Pate joined a half-dozen officials from state and federal law enforcement, the Iowa National Guard and cybersecurity agencies at the state’s emergency operations center in Johnston to emphasize that Iowa elections are secure.
He pointed to the fact that Iowa uses paper ballots and requires voter ID at polling places and for absentee ballots. Vote tabulators are not connected to the Internet, “so they can’t be hacked.” Audits are conducted before and after elections to ensure the accuracy of vote-counting, and Pate has ordered extra post-election audits to reassure voters of election integrity.
Normally, bipartisan teams in each county conduct a hand-count of all ballots from a designated statewide race in one randomly selected precinct, to ensure the count matches the one reported by the electronic tabulators. Those audits consistently match the tabulator totals, Pate said.
This election, each county will also hand-count ballots from a second statewide race, which will be announced the morning after the election. “That’s another layer of protection,” he said.
The news conference was held hours before former President Donald Trump was scheduled to rally voters in Sioux City. Trump never conceded the 2020 presidential election and he and his supporters have worked nationwide to cast doubts on election integrity and security.

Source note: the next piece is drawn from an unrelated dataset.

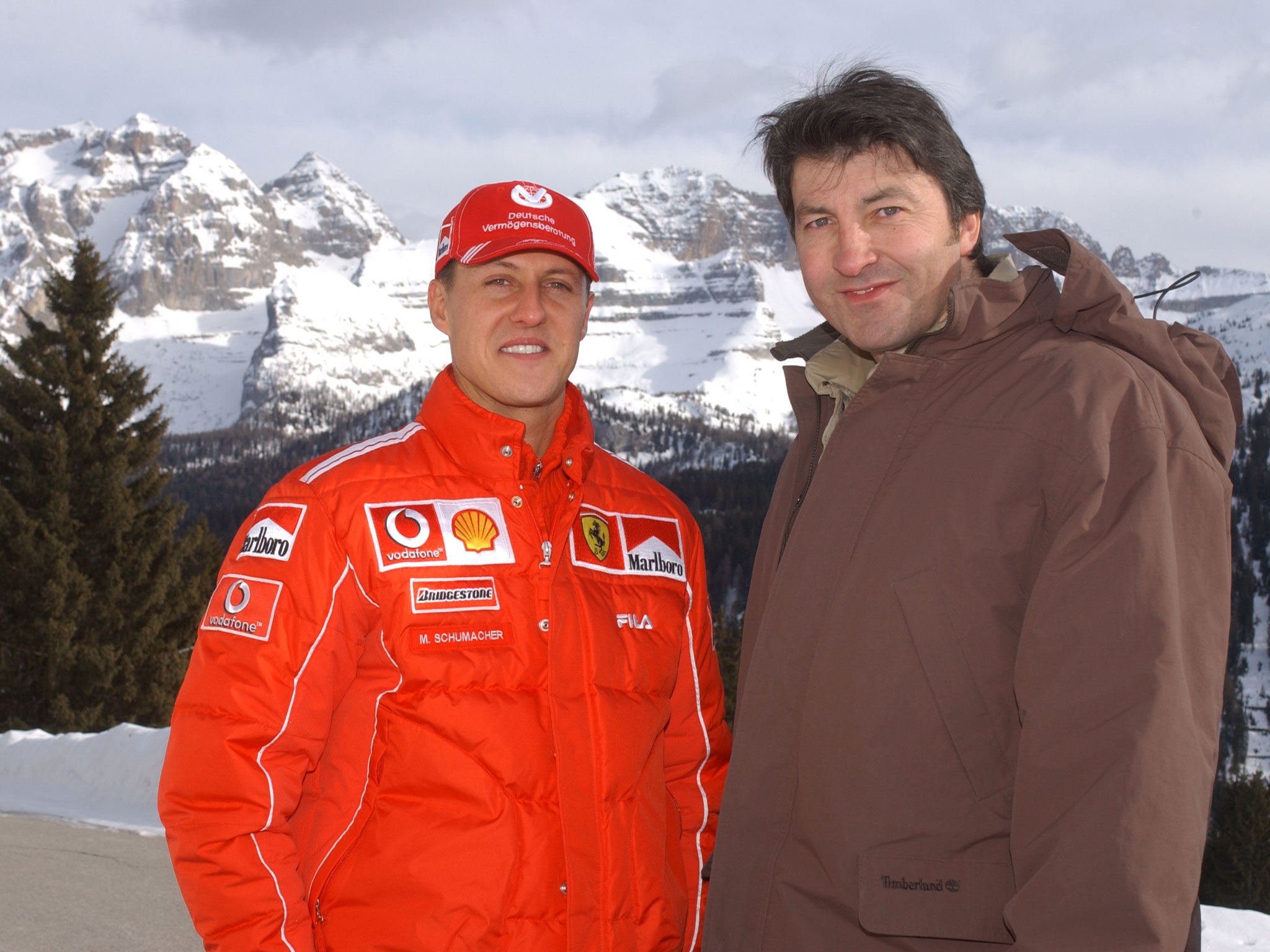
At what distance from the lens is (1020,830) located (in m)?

“Well, anytime someone talks about elections and questions the integrity, it makes our job challenging,” Pate said, when asked about the need to counter disinformation from Trump.
He emphasized that poll workers are bipartisan and “your neighbors” or people from the community, and that voters should not be afraid to go cast their ballot.
“Because of what people are seeing on the news and reports from other states, it’s something I’d like to address: Voters, we’ve got your back,” Pate said. “You will be able to cast your vote safely. And if anyone tries to impede that process in any way, our friends in law enforcement will deal with it. We have these guys on speed dial.”
Iowa has not seen actual threats directed at poll workers or voters that other states have experienced – but there have been scams and false reports, Iowa Public Safety Commissioner Stephan Bayens said.
“Historically, false information has centered around alleged changes to polling place locations, hours of operation, or the alleged existence of voter intimidation, with the express design to spread fear and distrust,” Bayens said.
Iowa has had one reported incident in Mahaska County in September, when a voter received a call from an out-of-state number from someone falsely claiming the Iowan could vote over the phone instead of returning an absentee ballot. Bayens said sometimes scam artists will try to collect a voter’s personal information through a fraudulent offer of voter registration or voting by phone.
Pate encouraged voters to report any misinformation or disinformation to his office: [email protected] or (888) 767-8683.
Voters can find their polling place, track their absentee ballot, verify their voter registration and get other voting information at VoterReadyIowa.gov. Polls will be open from 7 a.m. to 8 p.m. Tuesday, Nov. 8.